Price hikes effective from July 1 could offset input cost pressures

Maruti Suzuki
Maruti Suzuki (Photo: Bloomberg)
Ram Prasad Sahu Mumbai
3 min read Last Updated : Jun 22 2021 | 11:01 PM IST
The Maruti Suzuki (MSIL) stock gained over five per cent after the company announced price hikes across its portfolio to counter high input costs. The Street is also expecting passenger vehicle volumes to improve as the vaccination gathers pace and more states relax restrictions imposed after the second wave.

Even as the company had posted a strong top line growth in the March quarter, operating profit margins of the country’s largest passenger car maker were down 21 basis points to 8.3 per cent and were short of analyst estimates.

The current hike, which will be applicable from July 1, will be the third hike in as many quarters to offset the spike in steel and precious metals. The company, in the post results commentary had highlighted that further hikes would depend on demand momentum and volume trajectory. The price hike is an indication that demand could be coming back boosting its bookings and pending orders.

Lockdown and restrictions had impacted about 35 per cent of Maruti’s monthly volumes; the company posted a 71 per cent month on month decline in May volumes while the same was lower by 41 per cent compared to May, 2019. Analysts led by Raghunandhan N L of Emkay Research expect a strong recovery in passenger vehicle (PV) volumes due to easing of lockdowns, healthy order book and improving macros. Most analysts highlight that the PV segment is less impacted than the two wheelers as the pandemic has hit the lower income categories more than middle and upper income segments.

While demand improvement is positive, the key to sustaining sales and earnings growth for Maruti will be its ability to launch new products in the SUV segment and maintain market share. The company lost 320 bps market share YoY in FY21 to 47.8 per cent losing across most of its key states. Rivals Kia Motors and Tata Motors were the biggest gainers taking share from the market leader. Lack of new products especially in the SUV category has led to the decline in market share.
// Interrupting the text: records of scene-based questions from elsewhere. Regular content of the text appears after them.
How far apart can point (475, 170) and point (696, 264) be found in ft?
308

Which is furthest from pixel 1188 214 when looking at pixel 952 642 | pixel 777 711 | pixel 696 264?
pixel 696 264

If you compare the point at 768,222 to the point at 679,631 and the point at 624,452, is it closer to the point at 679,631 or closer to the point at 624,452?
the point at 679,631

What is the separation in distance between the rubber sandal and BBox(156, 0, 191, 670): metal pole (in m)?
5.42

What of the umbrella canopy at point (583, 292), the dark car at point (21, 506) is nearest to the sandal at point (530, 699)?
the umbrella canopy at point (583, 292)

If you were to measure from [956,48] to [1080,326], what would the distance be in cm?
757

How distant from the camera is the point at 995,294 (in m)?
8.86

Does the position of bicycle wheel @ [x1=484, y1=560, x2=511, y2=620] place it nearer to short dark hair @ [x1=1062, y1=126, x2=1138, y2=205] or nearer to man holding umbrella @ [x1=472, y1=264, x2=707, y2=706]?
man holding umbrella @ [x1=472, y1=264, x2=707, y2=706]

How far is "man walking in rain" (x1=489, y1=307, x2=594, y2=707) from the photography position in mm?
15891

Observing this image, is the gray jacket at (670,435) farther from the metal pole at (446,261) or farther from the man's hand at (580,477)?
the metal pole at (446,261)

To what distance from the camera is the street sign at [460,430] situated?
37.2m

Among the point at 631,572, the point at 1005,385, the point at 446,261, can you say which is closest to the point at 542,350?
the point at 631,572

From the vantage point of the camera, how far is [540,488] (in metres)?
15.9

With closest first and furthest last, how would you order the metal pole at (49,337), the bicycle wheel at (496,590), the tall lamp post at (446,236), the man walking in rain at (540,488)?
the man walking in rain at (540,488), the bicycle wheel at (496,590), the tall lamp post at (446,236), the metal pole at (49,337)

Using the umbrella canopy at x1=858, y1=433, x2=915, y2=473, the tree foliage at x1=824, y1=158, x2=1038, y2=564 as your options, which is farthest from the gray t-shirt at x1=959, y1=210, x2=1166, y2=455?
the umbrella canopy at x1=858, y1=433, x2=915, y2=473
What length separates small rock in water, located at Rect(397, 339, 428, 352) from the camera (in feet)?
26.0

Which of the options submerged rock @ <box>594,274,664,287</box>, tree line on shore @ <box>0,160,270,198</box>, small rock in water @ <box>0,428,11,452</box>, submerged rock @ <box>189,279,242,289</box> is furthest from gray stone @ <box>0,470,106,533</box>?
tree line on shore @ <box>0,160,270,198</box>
Analysts at JM Financial however believe that after a two year gap in FY20/21 marred by regulatory changes and Covid led disruption, a new product cycle will drive Maruti’s outperformance with respect to industry growth (domestic PV) and aid margin expansion similar to the previous product cycle.  In addition to a full model change for Baleno, Vitara Brezza, Celerio and Ciaz during FY22 and FY23, the company has lined up multiple SUVs to be launched over the next four years. Among the new launches are the Jimny off roader, a multipurpose vehicle in collaboration with Toyota, a mid-sized SUV and a sub-four metre crossover codenamed YTB.

FY22 could see sales growth for the first time in over two years; after a 14 per cent decline in FY20, revenues fell over 7 per cent last year. Analysts expect a 30 per cent increase in the top line in FY22 with overall sales expected to cross the Rs one-trillion mark in FY23.

Given the higher visibility in terms of demand recovery, strong competitive positioning, margin drivers, and balance sheet strength, the stock remains one of the top picks of Motilal Oswal Research. At the current price, MSIL is trading at 33 times its FY22 earnings estimates. While the company’s new product launch plans and price hikes should allay street’s concerns on market share and margins, investors should await concrete progress on these fronts before considering MSIL.